Мне даже трудно поверить, что два месяца отделяли возвращение в Сэлем-Хаус от дня моего рождения.

Я должен это признать, ибо мне известно, что так именно оно и было; но в противном случае я был бы убежден, что между двумя этими событиями не было никакого промежутка и одно наступило немедленно вслед за другим.

Как ясно помню я тот день!

Я вдыхаю туман, нависший над школой. Сквозь него я смутно вижу изморозь; я чувствую, как прилипают к щеке мои заиндевевшие волосы. Я гляжу на тускло освещенную классную комнату, где там и сям потрескивают свечи, зажженные в это туманное утро, и вижу пар от дыхания учеников, клубящийся в холодном воздухе, когда они дуют себе на пальцы и стучат ногами.

Это было после утреннего завтрака, мы только что вернулись с площадки для игр, как вдруг вошел мистер Шарп и объявил:

– Дэвид Копперфилд, пожалуйте в гостиную!

Я надеялся получить от Пегготи корзинку с угощением и, услышав приказ, расплылся в улыбке.

Когда я поспешно вскочил с места, несколько мальчиков стали наперебой просить меня, чтобы я не забыл о них при раздаче гостинцев.

– Не торопитесь, Дэвид.

Вы не опоздаете, мой мальчик, не торопитесь, – сказал мистер Шарп.

Его ласковый тон поразил бы меня, если бы у меня было время поразмыслить о нем, но эта мысль пришла мне в голову гораздо позднее.

Я поспешил в гостиную; там сидел за завтраком мистер Крикл, перед ним лежали его трость и газета, а в руках у миссис Крикл было распечатанное письмо.

Но нигде никакой корзинки.

– Дэвид Копперфилд! – обратилась ко мне миссис Крикл, подводя меня к дивану и усаживаясь рядом со мной. – Мне нужно кое-что сообщить вам.

У меня, мой мальчик, есть для вас важные известия…

Мистер Крикл, на которого я, конечно, посмотрел, кивнул головой, не глядя на меня, и заглушил вздох большим гренком с маслом.

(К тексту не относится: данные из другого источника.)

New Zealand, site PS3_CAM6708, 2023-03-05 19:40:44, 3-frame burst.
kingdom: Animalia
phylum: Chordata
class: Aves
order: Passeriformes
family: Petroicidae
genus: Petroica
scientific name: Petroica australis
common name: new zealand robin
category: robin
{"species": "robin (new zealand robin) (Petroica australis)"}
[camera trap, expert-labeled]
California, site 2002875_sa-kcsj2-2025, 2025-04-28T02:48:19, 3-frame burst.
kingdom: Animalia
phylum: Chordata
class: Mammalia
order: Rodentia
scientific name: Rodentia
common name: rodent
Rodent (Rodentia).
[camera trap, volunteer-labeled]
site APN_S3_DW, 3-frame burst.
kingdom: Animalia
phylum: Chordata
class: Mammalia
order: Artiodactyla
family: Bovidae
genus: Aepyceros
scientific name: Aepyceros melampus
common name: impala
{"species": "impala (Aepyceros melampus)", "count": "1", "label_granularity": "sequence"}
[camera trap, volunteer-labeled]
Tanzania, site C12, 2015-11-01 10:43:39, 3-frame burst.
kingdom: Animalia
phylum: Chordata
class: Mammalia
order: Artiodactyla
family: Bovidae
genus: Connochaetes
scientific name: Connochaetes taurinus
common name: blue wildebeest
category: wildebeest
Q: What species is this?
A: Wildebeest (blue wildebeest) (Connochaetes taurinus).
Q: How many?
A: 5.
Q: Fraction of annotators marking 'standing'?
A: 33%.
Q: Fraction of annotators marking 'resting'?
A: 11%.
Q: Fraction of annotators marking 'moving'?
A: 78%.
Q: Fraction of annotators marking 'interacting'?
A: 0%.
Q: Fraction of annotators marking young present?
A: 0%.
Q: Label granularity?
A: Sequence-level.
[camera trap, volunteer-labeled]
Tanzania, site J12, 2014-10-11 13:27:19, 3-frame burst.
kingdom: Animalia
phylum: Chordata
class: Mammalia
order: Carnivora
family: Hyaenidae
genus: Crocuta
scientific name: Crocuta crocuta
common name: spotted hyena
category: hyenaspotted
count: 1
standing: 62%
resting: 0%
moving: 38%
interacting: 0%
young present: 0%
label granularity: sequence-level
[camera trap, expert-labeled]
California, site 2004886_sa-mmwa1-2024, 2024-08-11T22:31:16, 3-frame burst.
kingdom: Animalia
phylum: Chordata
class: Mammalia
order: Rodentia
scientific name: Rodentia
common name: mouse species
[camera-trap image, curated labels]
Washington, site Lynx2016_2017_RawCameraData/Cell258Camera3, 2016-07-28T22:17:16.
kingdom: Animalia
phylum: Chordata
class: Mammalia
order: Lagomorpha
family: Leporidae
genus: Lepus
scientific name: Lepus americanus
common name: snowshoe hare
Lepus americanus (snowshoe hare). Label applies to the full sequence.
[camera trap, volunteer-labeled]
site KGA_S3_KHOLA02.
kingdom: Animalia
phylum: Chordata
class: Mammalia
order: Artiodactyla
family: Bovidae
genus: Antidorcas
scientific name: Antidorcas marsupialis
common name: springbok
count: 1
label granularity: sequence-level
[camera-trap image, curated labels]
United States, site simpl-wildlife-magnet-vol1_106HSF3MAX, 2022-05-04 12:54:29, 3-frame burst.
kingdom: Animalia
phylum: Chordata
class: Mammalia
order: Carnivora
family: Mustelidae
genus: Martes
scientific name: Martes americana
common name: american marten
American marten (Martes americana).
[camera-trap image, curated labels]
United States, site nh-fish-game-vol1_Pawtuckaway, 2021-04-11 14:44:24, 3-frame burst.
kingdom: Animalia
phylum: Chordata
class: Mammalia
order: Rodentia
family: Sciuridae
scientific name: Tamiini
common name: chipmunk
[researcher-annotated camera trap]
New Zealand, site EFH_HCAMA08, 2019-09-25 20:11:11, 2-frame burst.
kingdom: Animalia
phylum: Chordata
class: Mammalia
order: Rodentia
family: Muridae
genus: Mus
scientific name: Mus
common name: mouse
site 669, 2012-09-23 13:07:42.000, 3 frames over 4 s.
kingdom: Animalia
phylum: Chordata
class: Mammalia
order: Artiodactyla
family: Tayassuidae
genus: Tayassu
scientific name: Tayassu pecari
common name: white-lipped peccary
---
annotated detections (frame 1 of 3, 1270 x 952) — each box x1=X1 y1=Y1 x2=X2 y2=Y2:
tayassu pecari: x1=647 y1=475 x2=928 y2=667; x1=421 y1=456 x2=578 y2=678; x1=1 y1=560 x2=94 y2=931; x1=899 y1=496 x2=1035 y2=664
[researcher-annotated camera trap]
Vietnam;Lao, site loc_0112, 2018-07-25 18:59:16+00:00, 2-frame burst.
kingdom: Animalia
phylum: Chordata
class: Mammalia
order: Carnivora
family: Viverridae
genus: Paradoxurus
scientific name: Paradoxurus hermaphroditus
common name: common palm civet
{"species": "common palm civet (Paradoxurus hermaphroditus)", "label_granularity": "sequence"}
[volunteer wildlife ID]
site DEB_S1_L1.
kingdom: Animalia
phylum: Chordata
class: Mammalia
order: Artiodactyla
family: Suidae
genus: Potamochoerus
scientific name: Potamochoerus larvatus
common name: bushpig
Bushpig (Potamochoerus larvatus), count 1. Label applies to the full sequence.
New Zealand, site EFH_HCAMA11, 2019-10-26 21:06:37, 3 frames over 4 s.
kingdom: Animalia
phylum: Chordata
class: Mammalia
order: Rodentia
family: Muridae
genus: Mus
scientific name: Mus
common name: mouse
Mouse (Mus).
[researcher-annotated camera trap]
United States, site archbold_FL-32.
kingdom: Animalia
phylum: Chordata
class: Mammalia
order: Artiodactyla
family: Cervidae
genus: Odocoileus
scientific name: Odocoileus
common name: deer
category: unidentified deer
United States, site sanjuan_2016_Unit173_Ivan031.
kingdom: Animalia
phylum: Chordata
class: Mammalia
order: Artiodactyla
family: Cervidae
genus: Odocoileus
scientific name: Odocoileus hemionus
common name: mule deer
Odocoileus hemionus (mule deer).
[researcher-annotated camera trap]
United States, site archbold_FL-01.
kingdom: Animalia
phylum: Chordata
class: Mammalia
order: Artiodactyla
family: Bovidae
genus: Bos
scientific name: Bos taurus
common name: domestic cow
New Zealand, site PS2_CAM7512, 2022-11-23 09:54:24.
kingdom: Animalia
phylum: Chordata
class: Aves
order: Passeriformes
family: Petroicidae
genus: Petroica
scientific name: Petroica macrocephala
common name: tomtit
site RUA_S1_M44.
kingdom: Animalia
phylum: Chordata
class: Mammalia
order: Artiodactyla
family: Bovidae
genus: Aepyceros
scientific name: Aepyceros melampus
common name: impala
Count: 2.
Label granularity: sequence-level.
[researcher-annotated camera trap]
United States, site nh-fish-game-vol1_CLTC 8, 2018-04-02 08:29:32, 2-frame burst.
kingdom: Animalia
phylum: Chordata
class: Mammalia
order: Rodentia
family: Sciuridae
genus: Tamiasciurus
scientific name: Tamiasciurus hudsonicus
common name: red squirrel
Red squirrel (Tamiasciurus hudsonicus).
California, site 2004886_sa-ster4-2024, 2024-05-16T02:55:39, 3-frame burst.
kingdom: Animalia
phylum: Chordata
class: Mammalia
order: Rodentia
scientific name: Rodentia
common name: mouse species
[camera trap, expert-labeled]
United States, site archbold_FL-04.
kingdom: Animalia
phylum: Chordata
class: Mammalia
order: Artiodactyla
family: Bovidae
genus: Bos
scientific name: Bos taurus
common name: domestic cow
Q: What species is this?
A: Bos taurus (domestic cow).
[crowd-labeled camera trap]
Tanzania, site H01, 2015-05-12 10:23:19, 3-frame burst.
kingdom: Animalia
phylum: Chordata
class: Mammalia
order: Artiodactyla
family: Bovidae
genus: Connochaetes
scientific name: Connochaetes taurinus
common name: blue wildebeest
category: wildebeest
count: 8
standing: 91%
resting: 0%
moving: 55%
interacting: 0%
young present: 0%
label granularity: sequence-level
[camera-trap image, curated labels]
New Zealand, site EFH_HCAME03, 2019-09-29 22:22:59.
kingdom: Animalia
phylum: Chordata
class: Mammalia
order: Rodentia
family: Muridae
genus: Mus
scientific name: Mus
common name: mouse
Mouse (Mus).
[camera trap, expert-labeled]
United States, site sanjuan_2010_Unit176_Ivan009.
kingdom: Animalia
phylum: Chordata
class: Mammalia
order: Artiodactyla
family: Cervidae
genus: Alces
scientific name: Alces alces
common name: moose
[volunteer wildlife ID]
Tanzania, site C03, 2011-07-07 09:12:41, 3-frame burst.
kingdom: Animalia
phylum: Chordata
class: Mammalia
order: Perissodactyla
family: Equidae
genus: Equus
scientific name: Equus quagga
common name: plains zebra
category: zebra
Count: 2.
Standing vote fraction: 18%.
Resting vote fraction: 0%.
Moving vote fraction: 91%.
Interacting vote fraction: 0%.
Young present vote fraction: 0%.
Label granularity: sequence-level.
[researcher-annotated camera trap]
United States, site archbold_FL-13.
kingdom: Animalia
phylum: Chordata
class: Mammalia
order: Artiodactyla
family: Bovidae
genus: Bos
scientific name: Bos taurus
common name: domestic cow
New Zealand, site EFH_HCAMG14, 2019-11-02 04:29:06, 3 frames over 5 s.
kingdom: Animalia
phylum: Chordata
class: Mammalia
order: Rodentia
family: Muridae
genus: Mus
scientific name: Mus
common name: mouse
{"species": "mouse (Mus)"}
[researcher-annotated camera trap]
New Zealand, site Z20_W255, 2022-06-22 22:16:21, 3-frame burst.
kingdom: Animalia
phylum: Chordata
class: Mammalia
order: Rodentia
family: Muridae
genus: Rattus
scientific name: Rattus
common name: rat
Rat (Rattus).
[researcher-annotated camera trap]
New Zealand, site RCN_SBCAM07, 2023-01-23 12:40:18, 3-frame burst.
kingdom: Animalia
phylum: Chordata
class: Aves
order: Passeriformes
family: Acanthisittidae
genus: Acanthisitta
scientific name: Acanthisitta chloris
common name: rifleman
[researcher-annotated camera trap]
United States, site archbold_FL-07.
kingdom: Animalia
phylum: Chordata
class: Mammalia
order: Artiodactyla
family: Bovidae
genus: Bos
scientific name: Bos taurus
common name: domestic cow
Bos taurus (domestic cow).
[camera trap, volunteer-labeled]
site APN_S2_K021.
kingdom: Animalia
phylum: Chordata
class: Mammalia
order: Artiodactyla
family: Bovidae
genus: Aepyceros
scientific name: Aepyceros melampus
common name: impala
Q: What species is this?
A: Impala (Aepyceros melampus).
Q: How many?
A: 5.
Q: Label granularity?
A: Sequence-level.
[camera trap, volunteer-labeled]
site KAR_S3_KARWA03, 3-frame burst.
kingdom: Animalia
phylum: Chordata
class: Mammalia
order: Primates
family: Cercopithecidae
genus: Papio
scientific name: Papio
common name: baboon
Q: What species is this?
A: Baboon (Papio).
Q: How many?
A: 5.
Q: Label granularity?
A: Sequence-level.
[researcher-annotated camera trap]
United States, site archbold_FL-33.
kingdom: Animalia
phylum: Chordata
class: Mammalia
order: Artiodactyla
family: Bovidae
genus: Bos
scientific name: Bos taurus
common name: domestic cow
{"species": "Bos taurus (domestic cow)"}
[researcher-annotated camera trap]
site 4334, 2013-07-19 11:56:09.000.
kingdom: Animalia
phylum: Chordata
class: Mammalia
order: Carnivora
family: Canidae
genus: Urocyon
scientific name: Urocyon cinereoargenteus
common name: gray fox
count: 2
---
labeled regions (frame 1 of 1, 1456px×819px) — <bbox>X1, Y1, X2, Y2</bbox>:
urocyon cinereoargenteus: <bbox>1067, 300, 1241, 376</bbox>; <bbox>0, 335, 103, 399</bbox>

– Вы еще слишком малы для того, чтобы знать, как все в мире меняется и как люди покидают этот мир, – продолжала миссис Крикл. – Но всем нам, Дэвид, суждено об этом узнать, одним в юности, другим в старости – в ту или иную пору жизни.

Я не сводил с нее глаз.

– Дома все было благополучно, когда вы уезжали после каникул? – спросила она, помолчав. – Все были здоровы? – Снова она сделала паузу. – Ваша мама была здорова?

Не знаю почему, я вздрогнул и продолжал пристально смотреть на нее, не пытаясь ответить.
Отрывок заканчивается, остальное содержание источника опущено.